Ich muss noch viel lernen. Fachlich aber vor Allem auch die Kunst Privates und Arbeit zu trennen. Ich meine damit, dass ich lernen muss auf den Kunden einzugehen aber stets soviel Abstand zu bewahren, dass seine Aussagen mich nicht weiter irritieren. Wenn man einer 30 jährigen Frau kein Geld auszahlen darf, weil sie weit im Minus ihres Dispolimits ist und sie fragt, was ihre Kinder nun essen sollen, dann darf mich das nach Dienstschluss nicht mehr beschäftigen. Ich tue alles was in meiner Macht und Kompetenz steht, aber es gibt Regeln die man beachten muss. Mehr kann ich nicht tun, aber das zu akzeptieren ist in manchen Situationen sehr schwer. Gott sei dank sind solche Fälle selten, bei uns.
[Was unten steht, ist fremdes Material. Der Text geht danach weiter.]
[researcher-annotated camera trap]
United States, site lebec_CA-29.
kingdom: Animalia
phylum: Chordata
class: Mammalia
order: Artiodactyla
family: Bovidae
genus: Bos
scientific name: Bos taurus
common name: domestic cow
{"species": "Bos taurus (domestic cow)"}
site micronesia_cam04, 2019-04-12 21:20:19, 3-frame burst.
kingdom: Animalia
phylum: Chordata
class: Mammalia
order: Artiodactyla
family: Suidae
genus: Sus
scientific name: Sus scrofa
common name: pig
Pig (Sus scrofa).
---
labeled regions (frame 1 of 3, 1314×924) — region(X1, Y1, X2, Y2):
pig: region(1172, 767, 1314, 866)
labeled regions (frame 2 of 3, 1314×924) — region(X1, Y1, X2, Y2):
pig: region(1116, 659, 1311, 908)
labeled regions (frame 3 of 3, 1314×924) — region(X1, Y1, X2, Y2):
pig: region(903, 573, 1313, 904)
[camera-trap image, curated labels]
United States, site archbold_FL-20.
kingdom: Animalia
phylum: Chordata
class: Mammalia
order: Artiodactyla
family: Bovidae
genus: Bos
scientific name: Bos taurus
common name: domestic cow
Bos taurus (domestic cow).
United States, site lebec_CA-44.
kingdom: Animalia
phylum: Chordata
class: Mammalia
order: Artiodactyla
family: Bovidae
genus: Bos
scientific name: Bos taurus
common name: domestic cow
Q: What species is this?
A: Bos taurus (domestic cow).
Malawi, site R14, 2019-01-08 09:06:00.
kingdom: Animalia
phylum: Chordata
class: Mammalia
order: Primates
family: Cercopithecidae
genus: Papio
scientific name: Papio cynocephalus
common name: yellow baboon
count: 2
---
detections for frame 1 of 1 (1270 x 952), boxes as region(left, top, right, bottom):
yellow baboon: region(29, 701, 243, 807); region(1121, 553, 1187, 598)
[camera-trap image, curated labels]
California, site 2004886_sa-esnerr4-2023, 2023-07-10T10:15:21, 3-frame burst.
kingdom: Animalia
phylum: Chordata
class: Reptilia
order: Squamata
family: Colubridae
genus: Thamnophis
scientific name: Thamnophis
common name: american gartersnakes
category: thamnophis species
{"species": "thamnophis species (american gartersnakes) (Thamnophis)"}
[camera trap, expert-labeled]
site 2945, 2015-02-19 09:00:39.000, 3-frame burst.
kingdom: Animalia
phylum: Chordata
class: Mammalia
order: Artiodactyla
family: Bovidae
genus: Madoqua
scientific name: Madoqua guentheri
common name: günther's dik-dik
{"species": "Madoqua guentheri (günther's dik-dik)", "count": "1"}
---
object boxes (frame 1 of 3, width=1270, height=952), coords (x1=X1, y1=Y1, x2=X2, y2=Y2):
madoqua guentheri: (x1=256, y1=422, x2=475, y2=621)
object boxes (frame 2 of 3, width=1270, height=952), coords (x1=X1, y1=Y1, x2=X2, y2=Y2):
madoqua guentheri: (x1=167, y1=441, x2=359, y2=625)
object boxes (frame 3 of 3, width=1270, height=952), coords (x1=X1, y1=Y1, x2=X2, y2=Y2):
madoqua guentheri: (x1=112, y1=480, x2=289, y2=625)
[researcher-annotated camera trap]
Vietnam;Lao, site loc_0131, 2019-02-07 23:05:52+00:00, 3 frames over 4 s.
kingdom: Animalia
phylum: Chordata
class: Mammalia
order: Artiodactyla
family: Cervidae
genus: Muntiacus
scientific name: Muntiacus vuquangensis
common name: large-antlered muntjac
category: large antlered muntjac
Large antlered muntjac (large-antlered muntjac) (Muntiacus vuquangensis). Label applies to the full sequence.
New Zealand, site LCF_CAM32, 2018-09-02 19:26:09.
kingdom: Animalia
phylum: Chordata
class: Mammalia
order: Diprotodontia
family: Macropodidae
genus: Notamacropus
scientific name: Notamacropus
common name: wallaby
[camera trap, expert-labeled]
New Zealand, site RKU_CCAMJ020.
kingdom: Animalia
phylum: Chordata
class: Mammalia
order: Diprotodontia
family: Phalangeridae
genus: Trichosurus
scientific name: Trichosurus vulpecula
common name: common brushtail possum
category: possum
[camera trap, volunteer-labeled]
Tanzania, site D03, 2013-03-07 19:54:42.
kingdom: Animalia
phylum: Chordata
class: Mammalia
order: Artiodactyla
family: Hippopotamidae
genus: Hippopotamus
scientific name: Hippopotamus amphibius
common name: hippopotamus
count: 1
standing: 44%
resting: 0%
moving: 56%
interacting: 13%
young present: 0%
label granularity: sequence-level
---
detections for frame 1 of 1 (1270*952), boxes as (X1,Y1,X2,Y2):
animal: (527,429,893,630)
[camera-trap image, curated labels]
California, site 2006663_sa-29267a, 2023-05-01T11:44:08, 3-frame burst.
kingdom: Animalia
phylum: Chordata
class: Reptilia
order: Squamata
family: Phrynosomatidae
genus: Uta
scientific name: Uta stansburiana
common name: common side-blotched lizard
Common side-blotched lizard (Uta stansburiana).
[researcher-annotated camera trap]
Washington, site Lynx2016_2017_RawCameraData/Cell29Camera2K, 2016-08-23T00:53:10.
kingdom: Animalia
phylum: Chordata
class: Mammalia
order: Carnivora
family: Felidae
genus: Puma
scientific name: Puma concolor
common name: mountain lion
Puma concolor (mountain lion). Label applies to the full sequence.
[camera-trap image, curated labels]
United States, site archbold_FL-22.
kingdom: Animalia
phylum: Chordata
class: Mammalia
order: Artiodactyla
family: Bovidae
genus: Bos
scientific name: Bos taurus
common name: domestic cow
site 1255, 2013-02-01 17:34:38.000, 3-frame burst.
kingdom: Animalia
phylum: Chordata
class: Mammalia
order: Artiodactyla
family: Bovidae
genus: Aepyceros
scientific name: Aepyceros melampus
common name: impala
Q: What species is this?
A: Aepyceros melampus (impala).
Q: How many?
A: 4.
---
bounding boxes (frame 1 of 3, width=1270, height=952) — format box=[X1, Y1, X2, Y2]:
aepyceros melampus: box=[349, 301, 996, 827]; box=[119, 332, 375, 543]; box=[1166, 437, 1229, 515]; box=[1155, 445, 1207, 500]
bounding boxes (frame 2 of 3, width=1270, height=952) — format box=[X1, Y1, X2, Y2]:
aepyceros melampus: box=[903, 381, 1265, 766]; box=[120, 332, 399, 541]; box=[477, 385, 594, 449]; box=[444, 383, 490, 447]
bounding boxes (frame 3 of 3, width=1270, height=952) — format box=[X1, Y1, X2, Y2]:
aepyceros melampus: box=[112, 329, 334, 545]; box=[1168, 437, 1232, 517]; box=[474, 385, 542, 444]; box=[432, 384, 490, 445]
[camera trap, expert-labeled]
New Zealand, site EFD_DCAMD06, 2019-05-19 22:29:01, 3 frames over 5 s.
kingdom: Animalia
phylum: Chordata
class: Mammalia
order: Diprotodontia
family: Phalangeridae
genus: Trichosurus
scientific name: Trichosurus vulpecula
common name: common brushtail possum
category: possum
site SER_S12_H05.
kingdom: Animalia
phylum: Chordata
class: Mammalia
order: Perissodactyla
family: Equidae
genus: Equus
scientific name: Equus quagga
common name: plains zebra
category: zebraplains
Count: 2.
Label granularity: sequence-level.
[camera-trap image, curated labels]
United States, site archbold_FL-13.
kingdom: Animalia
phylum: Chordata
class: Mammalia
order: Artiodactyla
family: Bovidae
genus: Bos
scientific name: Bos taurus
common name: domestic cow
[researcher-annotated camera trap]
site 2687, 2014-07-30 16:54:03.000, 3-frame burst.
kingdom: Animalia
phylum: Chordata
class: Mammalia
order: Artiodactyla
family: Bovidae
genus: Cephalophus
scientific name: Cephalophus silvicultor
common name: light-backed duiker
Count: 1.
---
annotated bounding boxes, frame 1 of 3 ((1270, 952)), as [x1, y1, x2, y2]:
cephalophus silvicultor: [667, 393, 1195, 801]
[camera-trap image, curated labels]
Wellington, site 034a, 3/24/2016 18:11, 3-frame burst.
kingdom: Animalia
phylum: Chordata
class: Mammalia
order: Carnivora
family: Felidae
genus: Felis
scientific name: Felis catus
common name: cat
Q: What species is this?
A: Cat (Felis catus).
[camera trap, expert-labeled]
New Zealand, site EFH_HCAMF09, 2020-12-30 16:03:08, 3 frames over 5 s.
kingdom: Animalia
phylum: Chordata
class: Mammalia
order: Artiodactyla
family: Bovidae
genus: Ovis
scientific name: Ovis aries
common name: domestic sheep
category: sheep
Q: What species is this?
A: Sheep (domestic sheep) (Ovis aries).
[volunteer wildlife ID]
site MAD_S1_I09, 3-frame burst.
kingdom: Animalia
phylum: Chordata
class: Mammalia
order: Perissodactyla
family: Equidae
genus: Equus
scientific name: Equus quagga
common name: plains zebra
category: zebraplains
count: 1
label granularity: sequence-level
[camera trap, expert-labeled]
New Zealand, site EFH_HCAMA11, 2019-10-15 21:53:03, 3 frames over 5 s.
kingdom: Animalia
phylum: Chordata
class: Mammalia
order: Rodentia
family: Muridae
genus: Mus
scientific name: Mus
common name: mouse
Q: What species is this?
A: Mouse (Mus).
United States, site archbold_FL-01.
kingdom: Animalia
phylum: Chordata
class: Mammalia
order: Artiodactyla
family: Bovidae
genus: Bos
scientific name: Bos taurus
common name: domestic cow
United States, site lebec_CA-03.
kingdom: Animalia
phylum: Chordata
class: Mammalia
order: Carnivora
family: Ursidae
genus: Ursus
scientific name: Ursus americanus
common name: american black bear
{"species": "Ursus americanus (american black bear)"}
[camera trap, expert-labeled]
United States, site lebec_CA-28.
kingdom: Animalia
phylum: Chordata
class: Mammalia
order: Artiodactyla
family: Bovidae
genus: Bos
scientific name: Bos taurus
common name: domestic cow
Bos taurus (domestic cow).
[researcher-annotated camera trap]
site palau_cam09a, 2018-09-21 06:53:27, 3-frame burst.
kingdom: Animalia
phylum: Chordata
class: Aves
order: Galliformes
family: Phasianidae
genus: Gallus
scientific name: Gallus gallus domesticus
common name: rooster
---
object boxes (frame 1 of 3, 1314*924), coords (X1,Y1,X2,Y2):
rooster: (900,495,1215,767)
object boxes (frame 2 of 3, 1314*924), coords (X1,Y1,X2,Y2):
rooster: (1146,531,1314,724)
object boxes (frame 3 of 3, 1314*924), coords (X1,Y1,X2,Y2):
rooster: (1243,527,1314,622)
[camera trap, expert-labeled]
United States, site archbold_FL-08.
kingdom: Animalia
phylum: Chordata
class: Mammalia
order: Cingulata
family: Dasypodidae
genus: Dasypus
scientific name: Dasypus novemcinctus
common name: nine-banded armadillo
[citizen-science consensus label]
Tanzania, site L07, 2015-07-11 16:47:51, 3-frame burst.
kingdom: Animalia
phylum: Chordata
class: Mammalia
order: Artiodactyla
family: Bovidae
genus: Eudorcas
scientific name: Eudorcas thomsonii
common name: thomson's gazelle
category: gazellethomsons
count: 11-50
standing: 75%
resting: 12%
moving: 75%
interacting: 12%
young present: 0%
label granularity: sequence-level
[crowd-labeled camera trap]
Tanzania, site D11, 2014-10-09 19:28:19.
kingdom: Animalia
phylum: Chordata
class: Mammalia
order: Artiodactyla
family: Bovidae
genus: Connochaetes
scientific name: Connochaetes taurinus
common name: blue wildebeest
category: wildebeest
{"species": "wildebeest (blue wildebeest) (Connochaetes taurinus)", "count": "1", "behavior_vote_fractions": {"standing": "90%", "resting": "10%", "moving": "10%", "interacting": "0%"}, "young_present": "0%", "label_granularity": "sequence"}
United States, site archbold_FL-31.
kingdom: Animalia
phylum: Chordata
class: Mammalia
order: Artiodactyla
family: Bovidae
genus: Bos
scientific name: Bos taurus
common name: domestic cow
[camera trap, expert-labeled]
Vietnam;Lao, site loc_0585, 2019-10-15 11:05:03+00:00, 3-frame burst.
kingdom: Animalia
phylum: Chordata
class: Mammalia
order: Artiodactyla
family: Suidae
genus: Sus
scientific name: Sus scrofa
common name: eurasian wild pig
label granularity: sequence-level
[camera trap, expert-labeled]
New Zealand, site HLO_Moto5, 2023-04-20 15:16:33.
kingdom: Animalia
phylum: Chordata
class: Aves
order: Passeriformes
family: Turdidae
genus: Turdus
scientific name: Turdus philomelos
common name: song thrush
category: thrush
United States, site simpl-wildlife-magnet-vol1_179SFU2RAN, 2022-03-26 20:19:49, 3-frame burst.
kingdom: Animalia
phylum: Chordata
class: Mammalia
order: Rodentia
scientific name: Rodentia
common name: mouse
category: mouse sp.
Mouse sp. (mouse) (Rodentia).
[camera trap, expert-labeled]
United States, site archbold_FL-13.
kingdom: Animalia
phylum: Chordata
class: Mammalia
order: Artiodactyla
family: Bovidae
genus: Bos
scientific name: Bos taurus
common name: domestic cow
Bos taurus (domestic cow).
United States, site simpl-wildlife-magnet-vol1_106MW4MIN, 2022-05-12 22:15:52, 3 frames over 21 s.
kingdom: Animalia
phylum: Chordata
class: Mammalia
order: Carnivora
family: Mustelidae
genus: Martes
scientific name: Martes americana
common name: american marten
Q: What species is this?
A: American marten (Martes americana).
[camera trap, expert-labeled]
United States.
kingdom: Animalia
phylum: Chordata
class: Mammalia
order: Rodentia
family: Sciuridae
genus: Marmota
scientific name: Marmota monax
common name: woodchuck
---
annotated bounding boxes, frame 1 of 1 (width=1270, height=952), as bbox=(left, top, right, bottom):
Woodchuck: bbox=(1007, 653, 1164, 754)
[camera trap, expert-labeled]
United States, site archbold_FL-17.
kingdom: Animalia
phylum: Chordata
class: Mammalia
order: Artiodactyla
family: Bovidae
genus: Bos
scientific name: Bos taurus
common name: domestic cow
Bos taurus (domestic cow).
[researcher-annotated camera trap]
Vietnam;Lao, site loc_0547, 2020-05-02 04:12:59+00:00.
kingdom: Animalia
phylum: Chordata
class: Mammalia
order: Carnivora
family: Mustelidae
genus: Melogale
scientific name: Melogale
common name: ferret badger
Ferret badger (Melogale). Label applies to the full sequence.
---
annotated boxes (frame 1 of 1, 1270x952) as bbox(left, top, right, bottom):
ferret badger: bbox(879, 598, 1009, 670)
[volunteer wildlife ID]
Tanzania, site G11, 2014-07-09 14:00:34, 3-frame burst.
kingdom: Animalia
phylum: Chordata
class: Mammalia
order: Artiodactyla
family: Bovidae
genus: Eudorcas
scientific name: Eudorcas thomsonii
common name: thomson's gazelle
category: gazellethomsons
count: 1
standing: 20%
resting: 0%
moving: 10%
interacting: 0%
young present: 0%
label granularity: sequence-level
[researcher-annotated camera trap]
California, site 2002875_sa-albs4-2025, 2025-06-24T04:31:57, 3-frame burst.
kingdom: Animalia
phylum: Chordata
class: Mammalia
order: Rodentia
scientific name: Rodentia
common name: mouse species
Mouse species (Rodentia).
Ich kämpfe eher mit dem Ego mancher Mitbürger, die in mir Azubi nur eine Gefahr für ihr wohl verdientes oder meist geerbtes Geld sehen. Leute, die sich mit mir über Politik unterhalten, als ob ich Jüngling doch sowieso von der „echten Welt“ keine Ahnung hätte. Menschen, die sich am liebsten einen Bank-Drive-In wünschen würden, um noch bequemer an ihre Millionen zu kommen.
Aber, und deshalb gehe ich trotzdem gerne zur Arbeit, viele Kunden sind einfach nett, sympathisch und verständnisvoll. Sie haben keine Millionen im Depot, dafür aber einen Sinn für Realität und sie wissen, dass auch sie mal klein als Auszubildender angefangen haben.